The CO2 mixtures obtained through the TSA and flash met the purity requirements for transportation and storage, based on the recommendations reported in the literature. However, when a flash at 65 barg and 20 °C was used, the CO2 recoveries of Feeds 2 and 3 were low owing to non-condensable impurities (N2 and H2). In addition, the flash-separated CO2 product at 65 barg demonstrated the co-existence of the gas and liquid phases, restricting the temperature window of liquid CO2 transportation. Pure CO2 at 65 barg maintained the liquid phase below 26 °C, whereas the CO2 products from the flash should be transported below 23 °C for Feed 1 and below 20 °C for Feeds 2 and 3 to avoid a two-phase flow. The CO2 products from the distillation column exhibited a behavior similar to that of pure CO2 owing to their high purity. The CCL processes with a distillation column consumed more cooling and heating duties than those with the flash.

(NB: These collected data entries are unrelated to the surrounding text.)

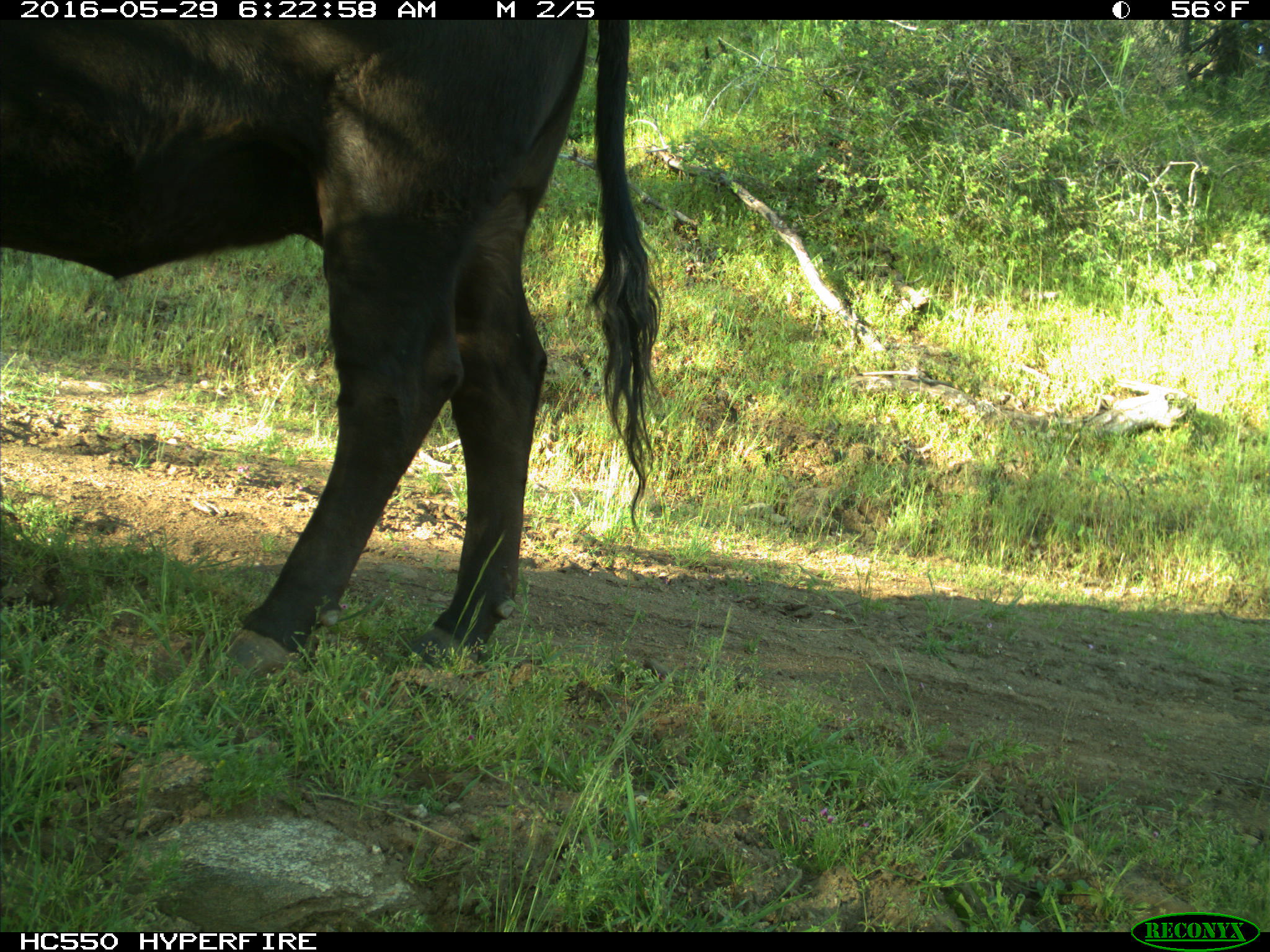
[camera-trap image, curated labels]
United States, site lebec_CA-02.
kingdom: Animalia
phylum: Chordata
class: Mammalia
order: Artiodactyla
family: Bovidae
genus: Bos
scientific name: Bos taurus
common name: domestic cow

The total capital investment (TCI, 17–20 M$) and total production cost (TPC, 7–8 M$/y) of the CCL process with the distillation column were higher for Feeds 1–3, compared to the TCI (15–17 M$) and TPC (5–6 M$/y) with the flash. The levelized cost of CO2 liquefaction (LCCL) of the CCL process with the distillation column (17–18 $/t-CO2) was higher than that with the flash (13–19 $/t-CO2), except for Feed 3, where the recovery was low. Using the distillation column widened the operating temperature window of liquid transportation but increased the LCCL. The CCL process was limited to the CO2 products at 65 barg. Two-phase flow under various operating conditions during transportation and storage must be investigated. A more rigorous validation of the EOS is also required for the accurate prediction of the phase equilibrium. This study demonstrated that a two-phase flow existed under certain operating conditions, despite the CO2 purity being high (over 97 mol%), and the distillation column enhanced the operability of liquid CO2 transportation. The scientific findings will provide a valuable guideline for process design in the field of CCL for CCS.